* [WORK TO BE COMPLETED] Leaving out the images, repeat all the lines below exactly.

* [SUPPLIED INFORMATION]
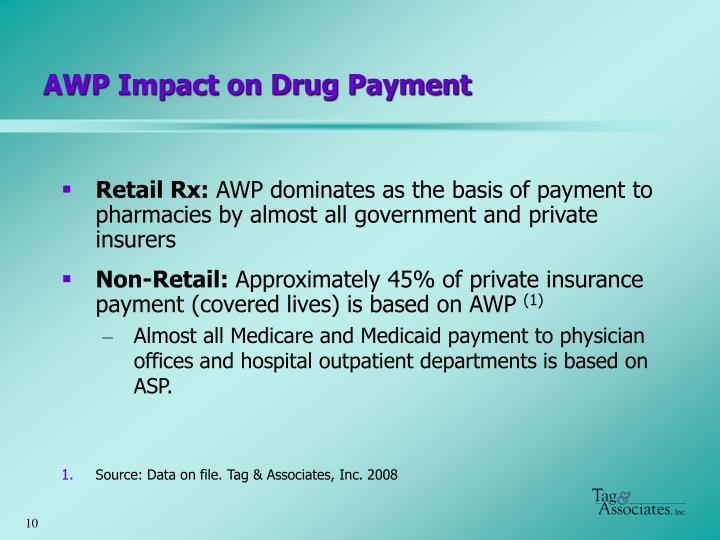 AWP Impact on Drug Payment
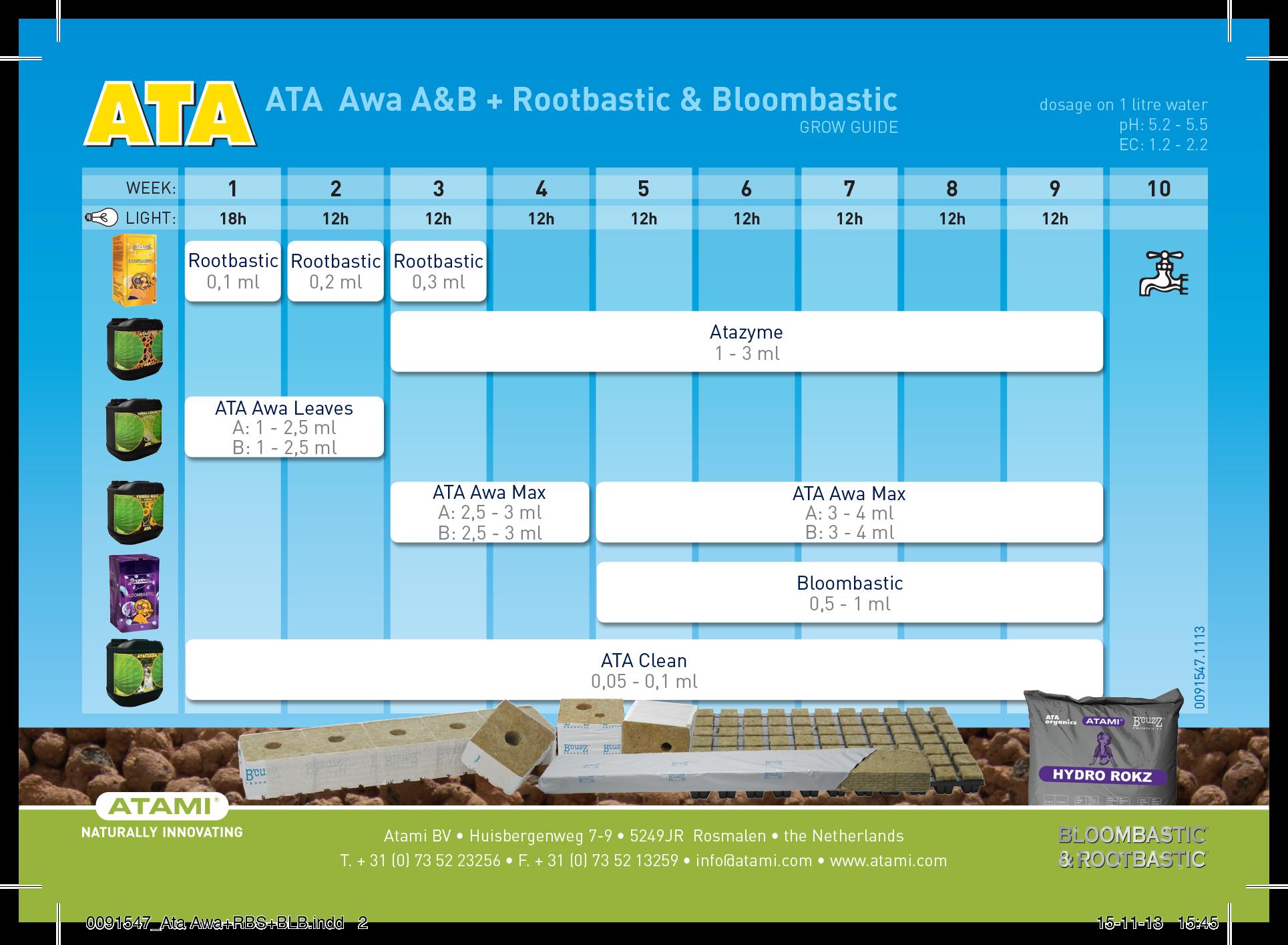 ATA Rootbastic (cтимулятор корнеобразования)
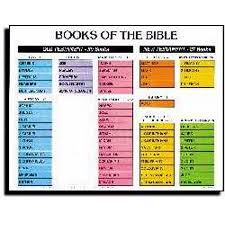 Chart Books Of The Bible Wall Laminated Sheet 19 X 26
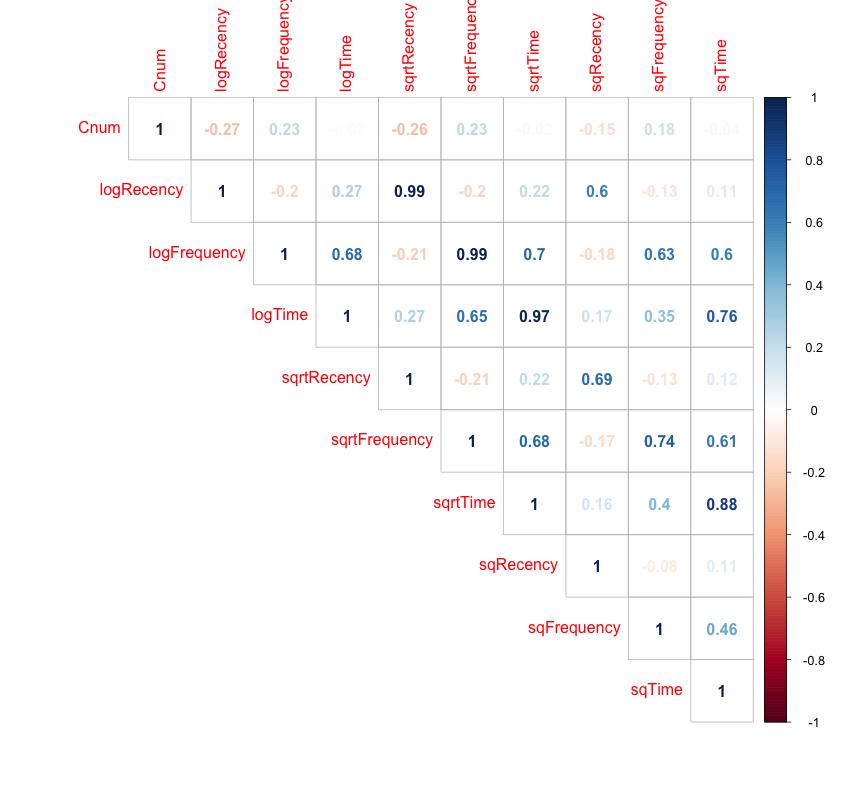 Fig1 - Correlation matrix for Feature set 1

* [THE COMPLETED TASK]
 AWP Impact on Drug Payment
 ATA Rootbastic (cтимулятор корнеобразования)
 Chart Books Of The Bible Wall Laminated Sheet 19 X 26
 Fig1 - Correlation matrix for Feature set 1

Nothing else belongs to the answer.